Hud dropped the flashlight and grabbed for the rope with both hands, hoping to break his fall if not stop it.

His gloved hands wrapped around the rope, but the weight of his falling body propelled him over the side and partway down into the cold darkness of the well. He banged against the well wall with his left shoulder and felt pain shoot up his arm. But he’d managed to catch himself.

He dangled from
the rope, the doll hanging below him. He was breathing hard, his mind racing. Where the hell had the shotgun blast come from? He had a bad feeling he knew.

Bracing his feet against the wall, he managed to pull the gun from his holster, telling himself it couldn’t have been Dana. He’d told her to stay in the ranch house.

He looked up, pointing the gun toward the well opening. He could wait for his attacker or climb out. Snowflakes spiraled down from a sky that seemed to shimmer above him iridescent white. He squinted, listening.

Another shotgun blast, this one closer.

Hud climbed as best he could without relinquishing his weapon. Only seconds had passed since the attack. But now time seemed to stand still.

Then in the distance he heard the growl of an engine turning over and, a moment later, another shadow fell over the top of the well above him.

He looked up through the falling snow and saw the most beautiful woman in the world lay down her shotgun and reach for him.

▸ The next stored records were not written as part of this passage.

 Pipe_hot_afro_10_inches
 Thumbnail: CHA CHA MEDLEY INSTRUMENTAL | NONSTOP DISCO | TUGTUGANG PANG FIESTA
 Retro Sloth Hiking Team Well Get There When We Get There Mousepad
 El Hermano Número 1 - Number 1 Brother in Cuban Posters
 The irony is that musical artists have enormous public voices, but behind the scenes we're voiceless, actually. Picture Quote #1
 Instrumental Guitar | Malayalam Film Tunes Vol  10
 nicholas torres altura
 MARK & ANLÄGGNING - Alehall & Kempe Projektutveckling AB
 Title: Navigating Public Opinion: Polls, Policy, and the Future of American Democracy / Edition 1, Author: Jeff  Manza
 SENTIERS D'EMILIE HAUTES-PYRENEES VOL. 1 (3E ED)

was in her throat as she looked down into the well and saw Hud hanging there.

He was alive, not broken at the bottom, but partway down a rope. That’s all that registered at first. Then she saw him wince as he tried to use his left arm to holster his gun and pull himself up.

“You’re hurt,” she said, as if the pain were her own. “Here, let me help you.”

She managed to get
him up to the edge and drag him out into the snow. They lay sprawled in the snow for a few moments, both breathing hard from the exertion.

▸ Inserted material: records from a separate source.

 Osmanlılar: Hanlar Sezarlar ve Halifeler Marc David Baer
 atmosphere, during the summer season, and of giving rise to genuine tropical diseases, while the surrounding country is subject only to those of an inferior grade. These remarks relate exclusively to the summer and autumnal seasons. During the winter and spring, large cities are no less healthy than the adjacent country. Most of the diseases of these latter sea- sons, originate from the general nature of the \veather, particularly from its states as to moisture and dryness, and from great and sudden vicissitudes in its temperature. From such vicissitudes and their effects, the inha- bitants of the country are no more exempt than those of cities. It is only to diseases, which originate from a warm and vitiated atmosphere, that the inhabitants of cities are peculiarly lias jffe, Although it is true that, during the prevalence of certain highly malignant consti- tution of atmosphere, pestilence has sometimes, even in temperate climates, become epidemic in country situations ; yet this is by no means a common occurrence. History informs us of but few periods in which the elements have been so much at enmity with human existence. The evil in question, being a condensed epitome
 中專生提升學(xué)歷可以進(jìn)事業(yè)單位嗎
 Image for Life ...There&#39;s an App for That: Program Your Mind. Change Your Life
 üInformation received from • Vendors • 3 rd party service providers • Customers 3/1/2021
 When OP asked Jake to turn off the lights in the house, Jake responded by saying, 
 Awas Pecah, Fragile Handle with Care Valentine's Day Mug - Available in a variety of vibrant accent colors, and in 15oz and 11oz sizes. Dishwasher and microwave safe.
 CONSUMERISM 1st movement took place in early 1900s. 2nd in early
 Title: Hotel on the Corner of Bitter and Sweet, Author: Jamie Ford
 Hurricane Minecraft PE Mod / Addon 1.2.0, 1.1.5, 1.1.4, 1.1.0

“Thanks,” Hud said, turning his head to look over at her.

She nodded, more shaken now than she’d been when she’d looked over the edge of the well and seen him hanging down there. Aftershock, she supposed. The time when you think about what could have happened. Realized how close it had been. She breathed in the night air as the sound of a vehicle engine died off until there was nothing but the sound of their labored breaths.

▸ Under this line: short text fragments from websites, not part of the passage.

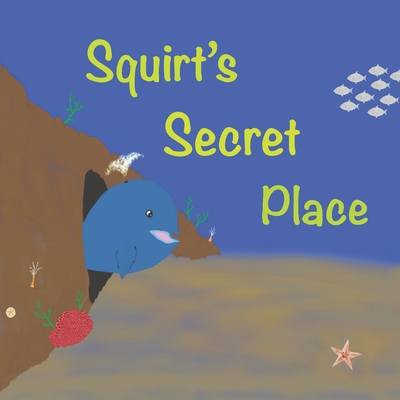 Squirt's Secret Place - Stephens, Michael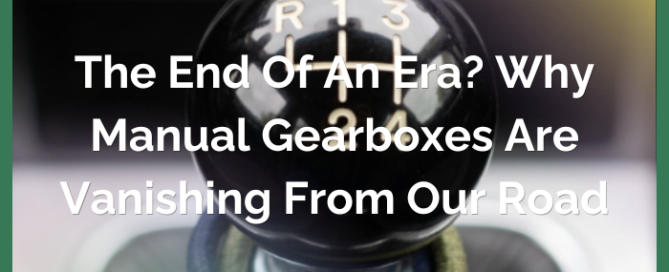 The End of an Era? Why Manual Gearboxes Are Vanishing from Our Road
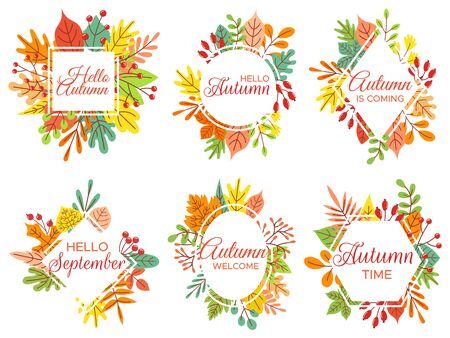 Hello autumn. Welcome September, autumnal fallen leaves frame and yellow leaf lettering. Fall poster, hi autumn quote or september leaves card. Isolated vector illustration icons setのイラスト素材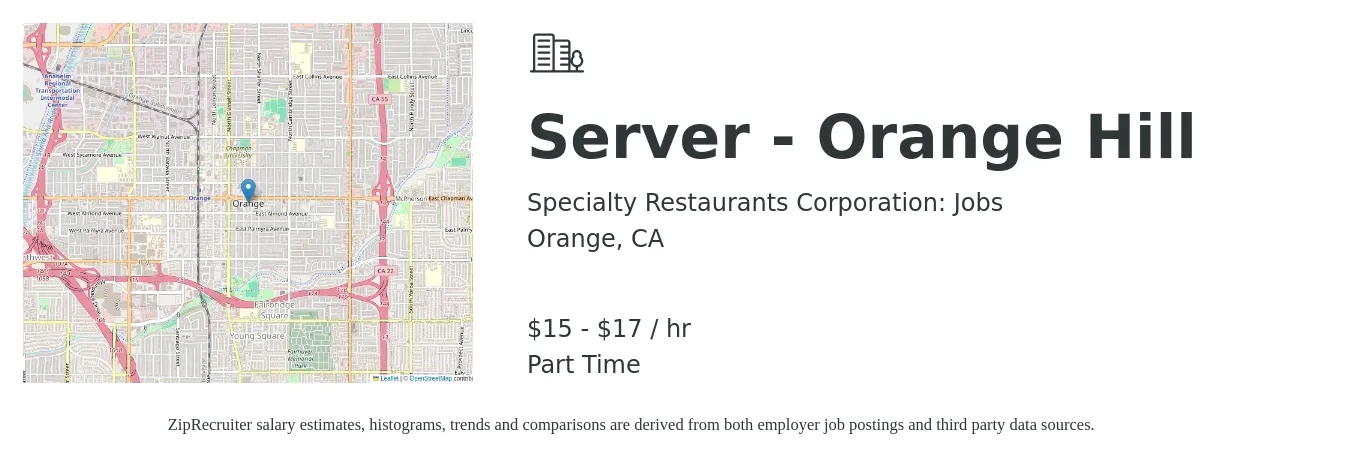 Specialty Restaurants Corporation: Jobs job posting for a Server - Orange Hill in Orange, CA with a salary of $16 to $18 Hourly with a map of Orange location.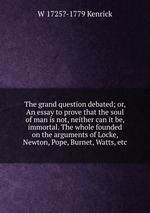 the arguments for the immortality of the soul based on the generation of opposites Plato’s affinity argument out of their opposites in a seem to regard as the worst of plato’s arguments for the soul’s immortality. the arguments for the immortality of the soul based on the generation of opposites Plato’s affinity argument out of their opposites in a seem to regard as the worst of plato’s arguments for the soul’s immortality.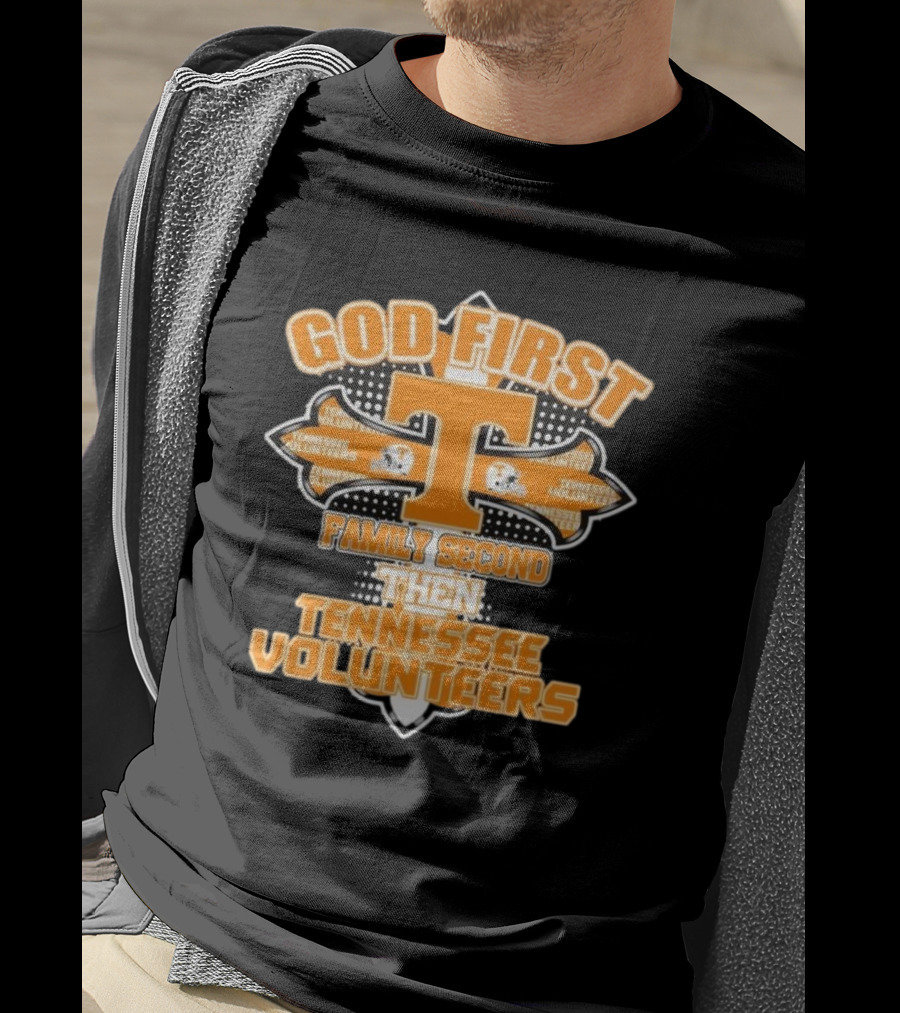 God First Family Second Then Tennessee Volunteers 2025 T-Shirt
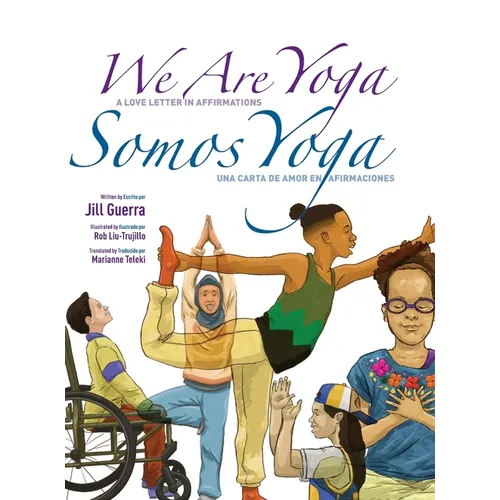 We Are Yoga/Somos Yoga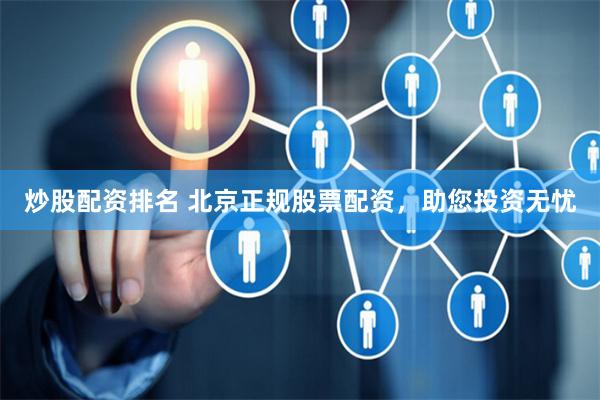 炒股配资排名 北京正规股票配资，助您投资无忧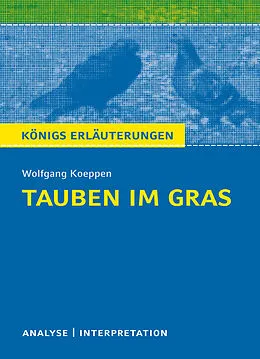 E-Book (epub) Tauben im Gras von Wolfgang Koeppen. von Wolfgang Koeppen, Horst Grobe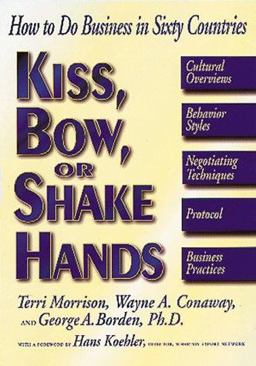 Kiss, Bow or Shake Hands How to Do Business in Sixty Countries  9781558504448 Front Cover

They were alone. Entirely alone, as if the rest of the world didn’t exist.

Hud sat up and looked at her. He was favoring his left arm and she saw now that his jacket was ripped and dark with blood.

“Your arm…It’s bleeding!”

He shook his head. “I’m fine. What about you?”

“Fine.” She pushed herself up, her arms trembling with the effort.

His gaze met hers and he shook his head. Couldn’t fool him.

She started to get to her feet, but he caught her sleeve, pulling her back to the ground beside him.


Her face crumpled
as he encircled her with his good arm and pulled her tightly against him. His hug was fierce.

She buried her face into his chest, the snow falling around them.

When she pulled back, the kiss was as natural as sunrise. Soft, salty, sweet and tentative. And for a moment nothing mattered. Not the past, the pain, the betrayal. In that moment, she only recalled the love.